According the the Anxiety and Depression Association of America (ADAA), 40 million adults in America suffer with a form of anxiety. Children are not immune to anxiety, although they may have a hard time labeling what they are feeling.
Is your child stressed out or anxious? Do they dread going to certain places? Do they procrastinate, or have nervous habits, or get stomachaches? Do they resist activities by acting up? Do they focus only on the negative and what might go wrong? These are all signs of anxiety.
How can we as parents help our children through this?
First, be compassionate. If you have ever felt nervous about something you can identify with what your child is feeling. Even though our kids’ anxiety sometimes comes up in the most inconvenient ways (nausea, avoidance behavior, last minute crises), we need to take a step back and remember that parents are the protectors of children. We also, in a sense, represent the Lord to our kids. We are their first mentors and disciplers. So, even if we are worried about getting to work late, having a mess on our hands, or embarrassment, we also need to consider the experience that our child is having in this moment. We must pray for wisdom: does this child need “tough love” right now to push through -- or a timeout and a listening ear? Most likely they need our reassurance, but we should not dismiss their fears. It can be a tricky balance.
Second, empower the child. Anxiety is not alway as simple as “mind over matter,” but sometimes mental tools and strategies can be helpful. Encourage your child to do their best and focus on the positives. Remind them that you will be here for them no matter what. If they are worried about their performance, walk them through what “doing your best” will look like. For example, there is only one winner in a race, but the rest of the runners are still successful and accomplished if they have trained, practice, and persevered. They have overcome their own obstacles and perhaps beaten their own records. This is worth celebrating! While you are giving your child this pep talk, check your own motives. Have you been pressuring your child to perform, compete, dominate? If so, pray and surrender your child’s future to the Lord once again.

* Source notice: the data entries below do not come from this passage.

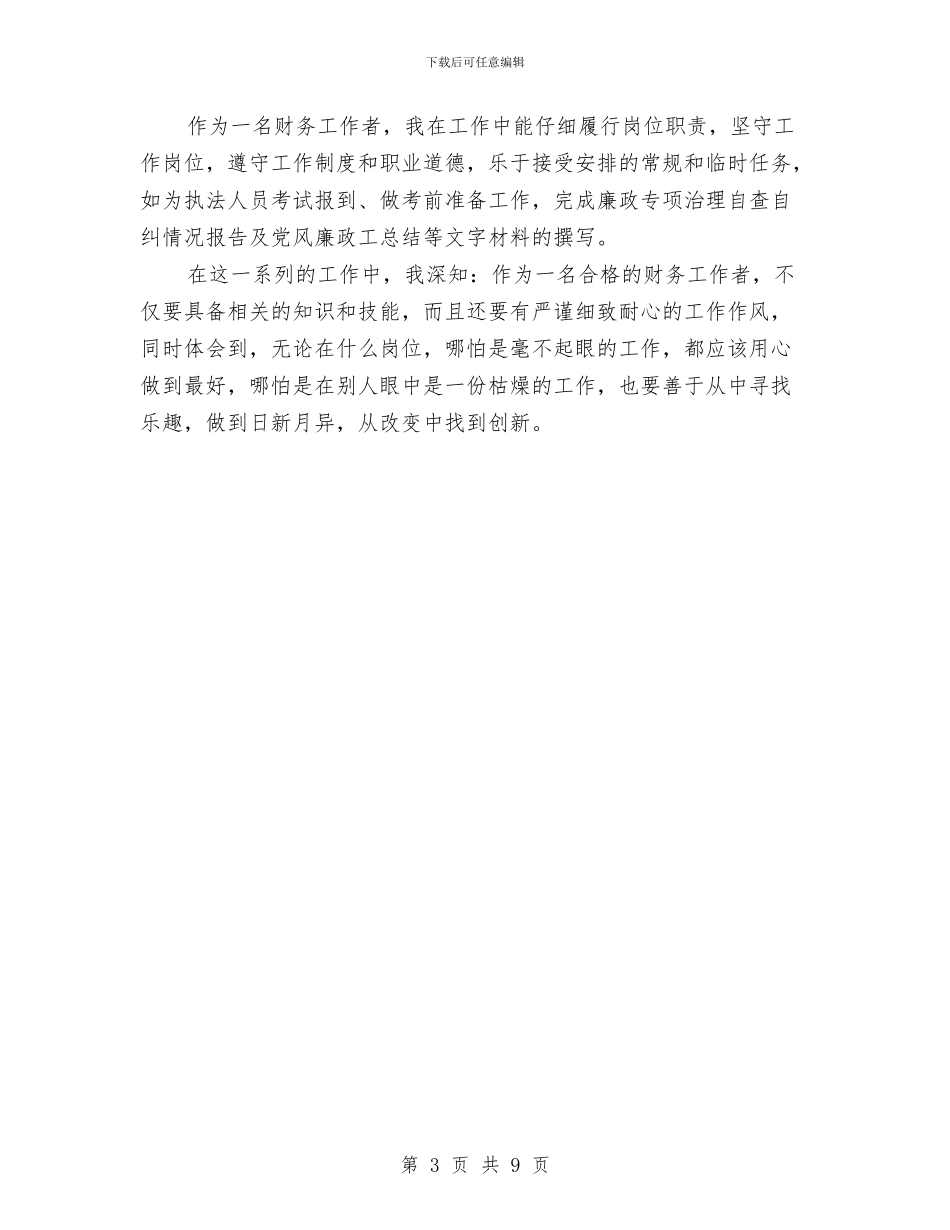 下载后可任意编辑

作为一名财务工作者，我在工作中能仔细履行岗位职责，坚守工作岗位，遵守工作制度和职业道德，乐于接受安排的常规和临时任务，如为执法人员考试报到、做考前准备工作，完成廉政专项治理自查自纠情况报告及党风廉政工总结等文字材料的撰写。

在这一系列的工作中，我深知：作为一名合格的财务工作者，不仅要具备相关的知识和技能，而且还要有严谨细致耐心的工作作风，同时体会到，无论在什么岗位，哪怕是毫不起眼的工作，都应该用心做到最好，哪怕是在别人眼中是一份枯燥的工作，也要善于从中寻找乐趣，做到日新月异，从改变中找到创新。

第 3 页 共 9 页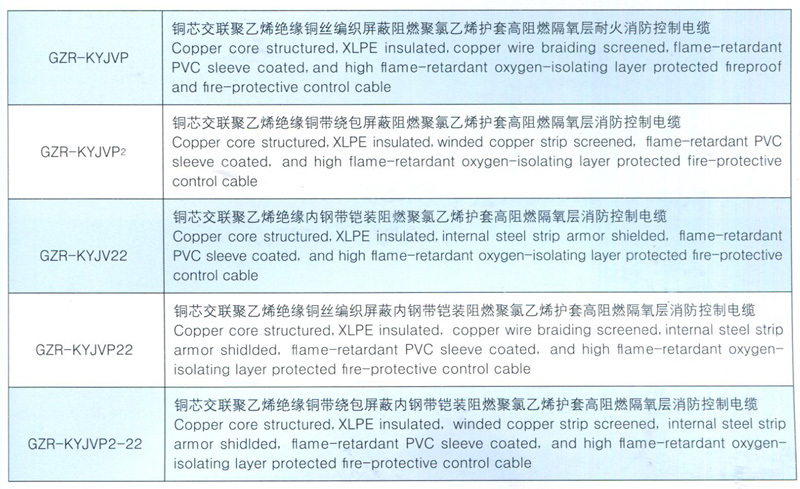 | | |
|---|---|
| GZR-KYJVP | 铜芯交联聚乙烯绝缘铜丝编织屏蔽阻燃聚氯乙烯护套高阻燃隔氧层耐火消防控制电缆 Copper core structured, XLPE insulated, copper wire braiding screened, flame-retardant PVC sleeve coated, and high flame-retardant oxygen-isolating layer protected fireproof and fire-protective control cable |
| GZR-KYJVP2 | 铜芯交联聚乙烯绝缘铜带绕包屏蔽阻燃聚氯乙烯护套高阻燃隔氧层消防控制电缆 Copper core structured, XLPE insulated, winded copper strip screened, flame-retardant PVC sleeve coated, and high flame-retardant oxygen-isolating layer protected fire-protective control cable |
| GZR-KYJV22 | 铜芯交联聚乙烯绝缘内钢带铠装阻燃聚氯乙烯护套高阻燃隔氧层消防控制电缆 Copper core structured, XLPE insulated, internal steel strip armor shielded, flame-retardant PVC sleeve coated, and high flame-retardant oxygen-isolating layer protected fire-protective control cable |
| GZR-KYJVP22 | 铜芯交联聚乙烯绝缘铜丝编织屏蔽内钢带铠装阻燃聚氯乙烯护套高阻燃隔氧层消防控制电缆 Copper core structured, XLPE insulated, copper wire braiding screened, internal steel strip armor shidlded, flame-retardant PVC sleeve coated, and high flame-retardant oxygen-isolating layer protected fire-protective control cable |
| GZR-KYJVP2-22 | 铜芯交联聚乙烯绝缘铜带绕包屏蔽内钢带铠装阻燃聚氯乙烯护套高阻燃隔氧层消防控制电缆 Copper core structured, XLPE insulated, winded copper strip screened, internal steel strip armor shidlded, flame-retardant PVC sleeve coated, and high flame-retardant oxygen-isolating layer protected fire-protective control cable |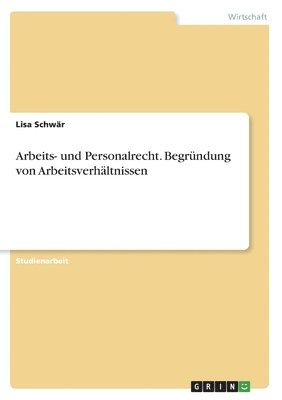 Wirtschaft

Lisa Schwär

Arbeits- und Personalrecht. Begründung von Arbeitsverhältnissen

Studienarbeit

GRIN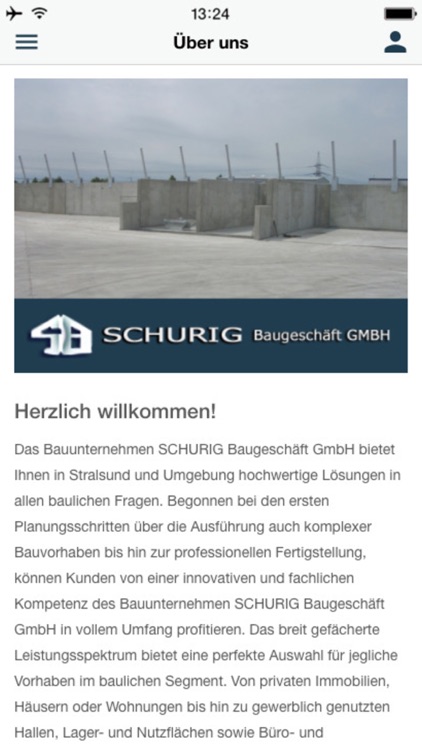 13:24

Über uns

SCHURIG Baugeschäft GMBH

Herzlich willkommen!

Das Bauunternehmen SCHURIG Baugeschäft GmbH bietet Ihnen in Stralsund und Umgebung hochwertige Lösungen in allen baulichen Fragen. Begonnen bei den ersten Planungsschritten über die Ausführung auch komplexer Bauvorhaben bis hin zur professionellen Fertigstellung, können Kunden von einer innovativen und fachlichen Kompetenz des Bauunternehmen SCHURIG Baugeschäft GmbH in vollem Umfang profitieren. Das breit gefächerte Leistungsspektrum bietet eine perfekte Auswahl für jegliche Vorhaben im baulichen Segment. Von privaten Immobilien, Häusern oder Wohnungen bis hin zu gewerblich genutzten Hallen, Lager- und Nutzflächen sowie Büro- und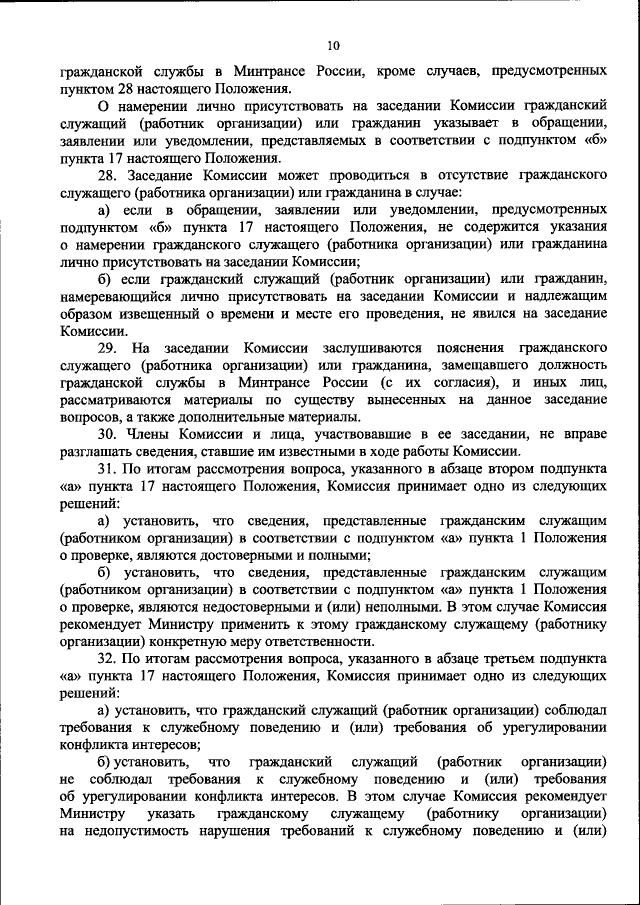 10

гражданской службы в Минтрансе России, кроме случаев, предусмотренных пунктом 28 настоящего Положения.

О намерении лично присутствовать на заседании Комиссии гражданский служащий (работник организации) или гражданин указывает в обращении, заявлении или уведомлении, представляемых в соответствии с подпунктом «б» пункта 17 настоящего Положения.

28. Заседание Комиссии может проводиться в отсутствие гражданского служащего (работника организации) или гражданина в случае:

а) если в обращении, заявлении или уведомлении, предусмотренных подпунктом «б» пункта 17 настоящего Положения, не содержится указания о намерении гражданского служащего (работника организации) или гражданина лично присутствовать на заседании Комиссии;

б) если гражданский служащий (работник организации) или гражданин, намеревающийся лично присутствовать на заседании Комиссии и надлежащим образом извещенный о времени и месте его проведения, не явился на заседание Комиссии.

29. На заседании Комиссии заслушиваются пояснения гражданского служащего (работника организации) или гражданина, замещавшего должность гражданской службы в Минтрансе России (с их согласия), и иных лиц, рассматриваются материалы по существу вынесенных на данное заседание вопросов, а также дополнительные материалы.

30. Члены Комиссии и лица, участвовавшие в ее заседании, не вправе разглашать сведения, ставшие им известными в ходе работы Комиссии.

31. По итогам рассмотрения вопроса, указанного в абзаце втором подпункта «а» пункта 17 настоящего Положения, Комиссия принимает одно из следующих решений:

а) установить, что сведения, представленные гражданским служащим (работником организации) в соответствии с подпунктом «а» пункта 1 Положения о проверке, являются достоверными и полными;

б) установить, что сведения, представленные гражданским служащим (работником организации) в соответствии с подпунктом «а» пункта 1 Положения о проверке, являются недостоверными и (или) неполными. В этом случае Комиссия рекомендует Министру применить к этому гражданскому служащему (работнику организации) конкретную меру ответственности.

32. По итогам рассмотрения вопроса, указанного в абзаце третьем подпункта «а» пункта 17 настоящего Положения, Комиссия принимает одно из следующих решений:

а) установить, что гражданский служащий (работник организации) соблюдал требования к служебному поведению и (или) требования об урегулировании конфликта интересов;

б) установить, что гражданский служащий (работник организации) не соблюдал требования к служебному поведению и (или) требования об урегулировании конфликта интересов. В этом случае Комиссия рекомендует Министру указать гражданскому служащему (работнику организации) на недопустимость нарушения требований к служебному поведению и (или)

If you have techniques that help you when you are anxious, share them with your child. Simple things like taking a deep breath, repeating a calming phrase or verse, or distracting yourself from obsessive thoughts can be helpful. They may sound simple, but they are not necessarily things that a child would come up with on their own. Practice them together until they can do them independently.
Third, talk to their teachers. Explain the strategies you are using, so that your teacher can reinforce them and possibly report back to you any progress or problems. This can create a positive cycle of improvement, or at least provide you with more information that you can use as you go to the next step.
If these changes in approach do not seem to bring any results, you might consider therapy. Child therapists, using play therapy or therapy animals, can get your child to reveal the troubling thoughts they haven’t mentioned to you. Sometimes it is surprising, such as a bad dream they didn’t even want to revisit, or an experience that they didn’t want to relive. Once they speak about it, the therapist and parents can address the issue.
Therapists can also help you identify when your child may need some further help such as medicine. Some forms of anxiety are more deep-seated and beyond the realm of behavioral therapy. Naturopaths might help you consider helpful modifications to your child’s diet, or ways your child get better sleep.
When you see signs of stress and anxiety in your child, do not ignore it, hoping it will go away. Talk to other adults in their life to see what may be causing it, and be your child’s closest advocate. Having the support of family goes a long way toward healing.